Start of RECORDS SUPPLIED

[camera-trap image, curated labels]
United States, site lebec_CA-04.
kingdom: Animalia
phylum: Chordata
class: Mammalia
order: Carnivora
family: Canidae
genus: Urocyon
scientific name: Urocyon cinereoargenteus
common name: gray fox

End of RECORDS SUPPLIED
Start of RECORDS SUPPLIED

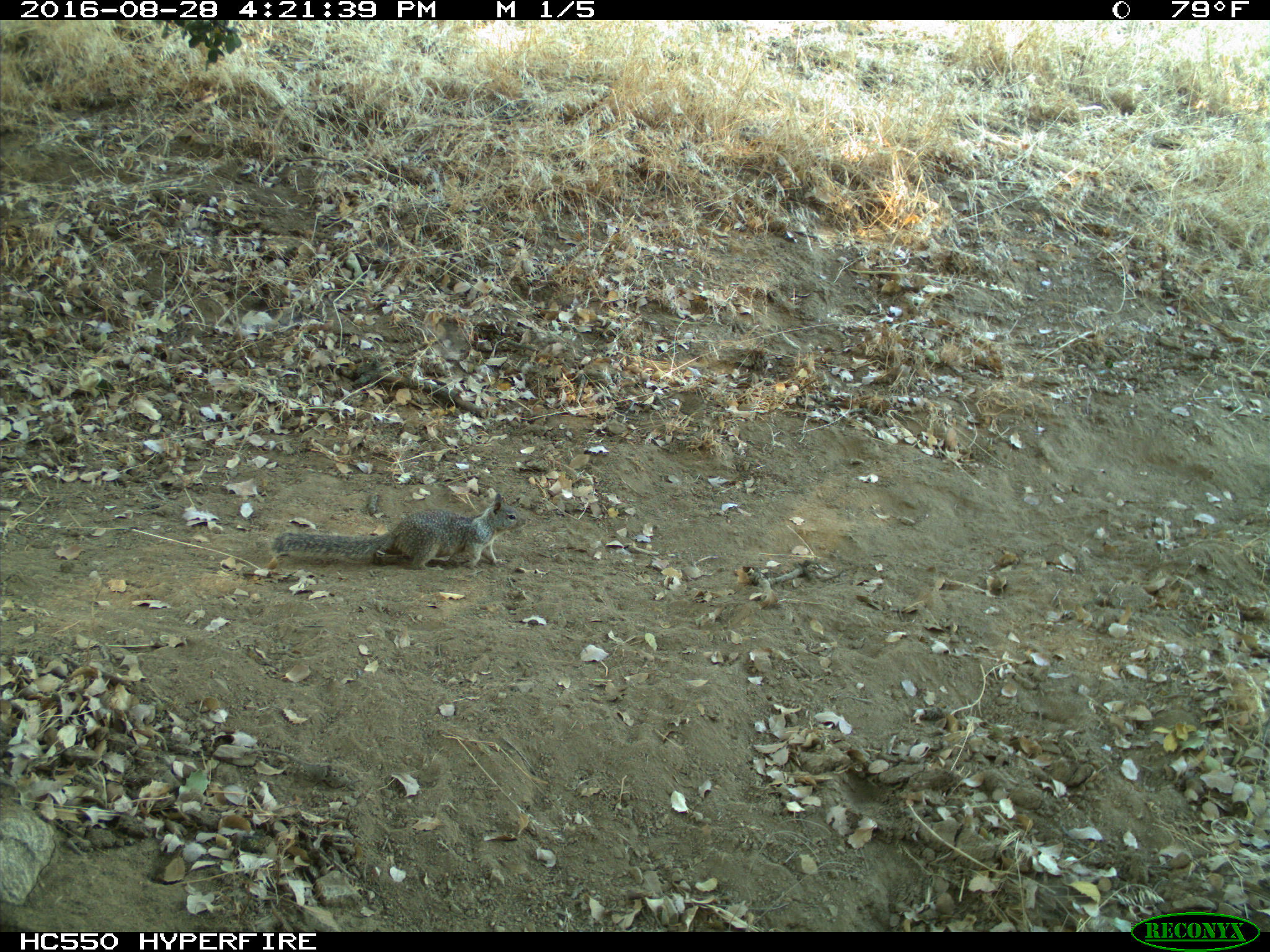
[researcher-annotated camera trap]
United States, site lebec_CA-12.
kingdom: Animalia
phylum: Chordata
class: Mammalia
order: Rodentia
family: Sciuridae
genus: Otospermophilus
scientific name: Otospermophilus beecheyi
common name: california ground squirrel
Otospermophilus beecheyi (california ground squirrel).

End of RECORDS SUPPLIED
Start of RECORDS SUPPLIED

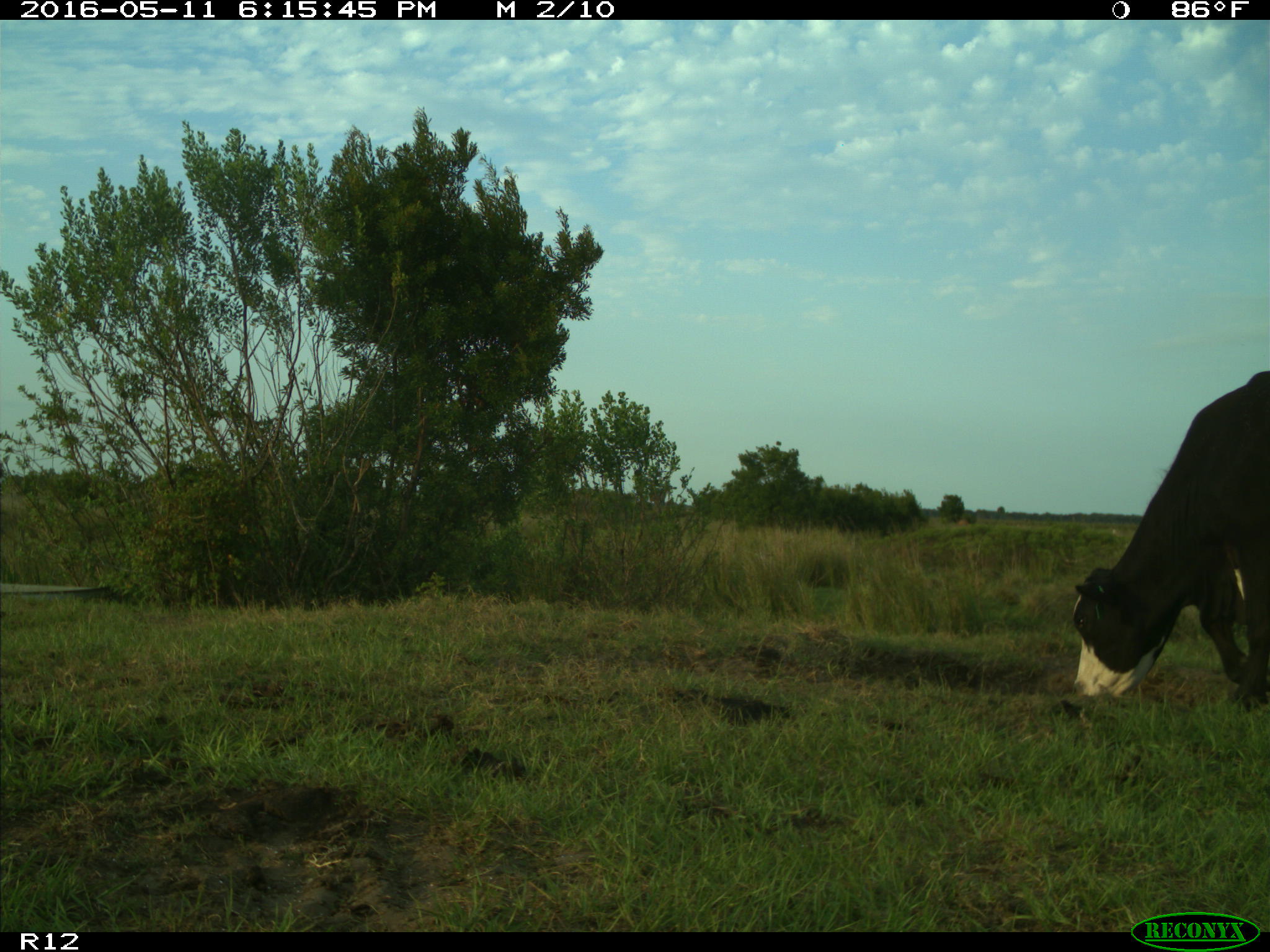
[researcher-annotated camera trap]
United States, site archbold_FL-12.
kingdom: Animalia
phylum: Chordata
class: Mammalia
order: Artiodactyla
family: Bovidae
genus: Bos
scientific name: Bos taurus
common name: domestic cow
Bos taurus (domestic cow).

End of RECORDS SUPPLIED

-- TASK INSTRUCTIONS --
Look above for the line with "[camera-trap image, curated labels]" and the line with "common name: gray fox". Write out those two lines and all the lines between them, exactly, and no others.

-- TASK RESULT --
[camera-trap image, curated labels]
United States, site lebec_CA-04.
kingdom: Animalia
phylum: Chordata
class: Mammalia
order: Carnivora
family: Canidae
genus: Urocyon
scientific name: Urocyon cinereoargenteus
common name: gray fox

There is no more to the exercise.